### Selected passage
# # #

This is a step-by-step guide for building and publishing a custom Docker image, and running a Jupyter Notebook on Terra using a Docker image modified to include additional packages.
In this tutorial you will learn:
- How to modify one of our base Docker images by adding packages to the Docker file
- How to push that Docker image file to a repository so that Terra can access it
- How to launch a Notebook Runtime in Terra using your custom docker image
Clone the Git repository with the base images
To get started, you should download all of our base images here by cloning the Terra GitHub repository (you can grab them all at once!)
- To do this, start by finding the green “Clone or download” button in the GitHub repo page and copying the URL
- Open your terminal and put in the command “Git clone [link]” using the link you found in the previous step. Upon executing this command, you’ll see something like this:
Modify a Docker file
The next step is to modify one of the base Docker files and to “build an instance” of your desired Docker image (this involves one simple command, but takes your computer some time to accomplish).
You should now have our entire collection of Docker base images on your local machine in a new directory called “terra-docker”. Inside of this directory you can find a folder titled “terra-jupyter-r” – this is the image we will modify in this tutorial.
Find this folder (for example by typing in “terra-jupyter-r” in your Finder search bar) and open the Docker file (conveniently called “Dockerfile”) in your favorite text editor:
If you scroll through this file, at the bottom you can see a list of R packages, mostly installed with BiocManager. This is where you can add our package:
- Under the line containing && R -e 'BiocManager::install(c( add the package “edgeR” – a popular BioConductor package for analysis of digital gene expression data
- Once you’ve added this to the code, just click “save”! No need to “save as” and you should not rename the file in any way.
Building and pushing your Docker image
You are almost ready to build and push your custom Docker image! Before you execute the build command, you may need to (a) make sure that there are no half-finished Docker builds on your machine that will mess up the building and pushing process. and (b) set up your Docker hub or Google container registry so that you have a place to push your custom image. If you have some Docker experience, you may not need to worry about these, and can skip to step (c) (assuming you already have a Docker repository with a name and tag matching the image you are about to build).
(a) If you’ve never used Docker images on the machine you’re using for this exercise, you probably don’t need to do this part, but if you have been playing around with docker, you may need to follow the pruning step outlined below (and if you skip it and have trouble down the road, come back to see if this helps shoot that trouble down):
- In your terminal, type the command “Docker image ls” to see if there are any other images on your machine. Conveniently, this command can be executed while in any directory. If you come up with an empty list, skip to step b.
- If your list is not empty (and you don’t need the images listed), execute the following command:
docker system prune -a;
- Use the “Docker image ls” command again to check that the pruning worked
(b) You must now set up a destination for your Docker image. The custom environment input field described in the end of this tutorial accepts images from both Docker hub and Google container registry. Note that it's important to put in the same image name (and tag) that you intend to use in your build command.
For Docker hub users:
- To install Docker first sign up for docker and then install according to these instructions:
- Go to your DockerHub account and create new repository. Make sure that Terra can access your Docker image by either making the repository public.

# # #

### Data provided

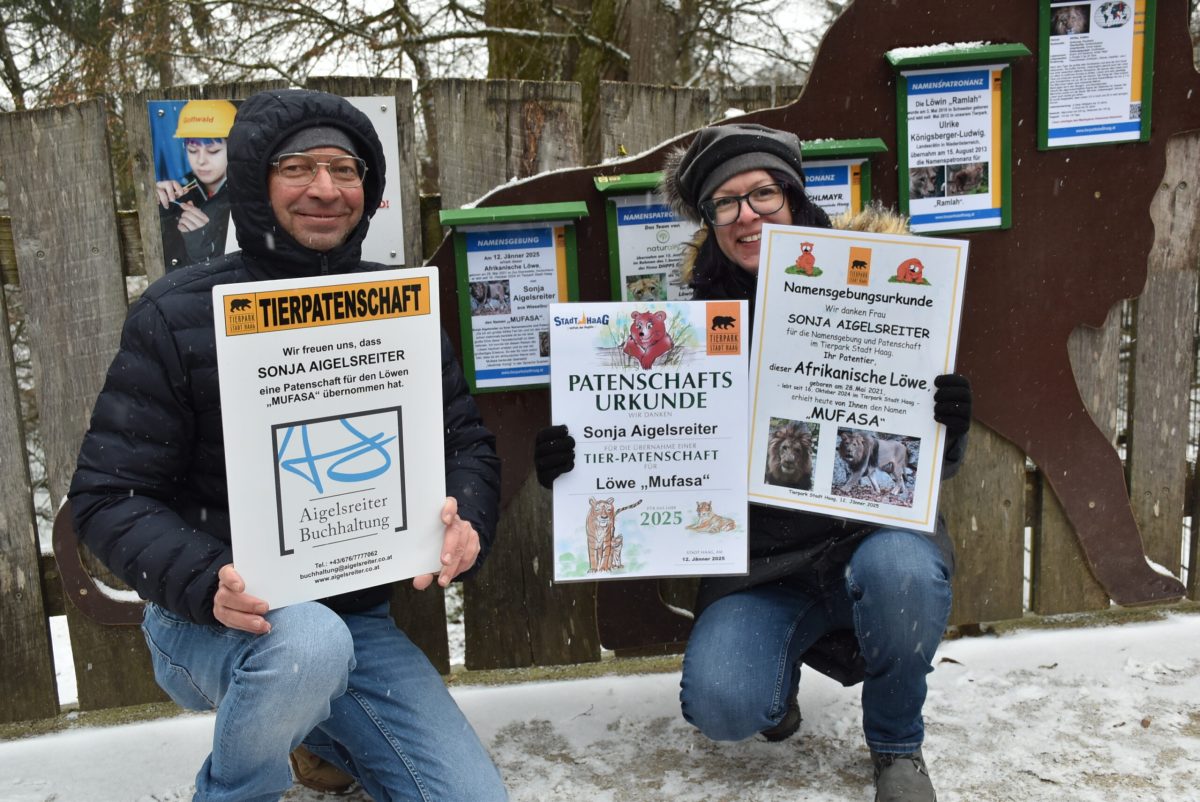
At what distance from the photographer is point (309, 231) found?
2.08 meters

# # #

### Work request A
In the Docker tutorial, which folder holds the image that gets modified?
### Work request B
Duplicate the Docker tutorial word for word from "- To do this, start" to "time to accomplish).".
You can set the lines aside, since none of them is needed here.

### Response box A
The folder titled "terra-jupyter-r".

### Response box B
- To do this, start by finding the green “Clone or download” button in the GitHub repo page and copying the URL
- Open your terminal and put in the command “Git clone [link]” using the link you found in the previous step. Upon executing this command, you’ll see something like this:
Modify a Docker file
The next step is to modify one of the base Docker files and to “build an instance” of your desired Docker image (this involves one simple command, but takes your computer some time to accomplish).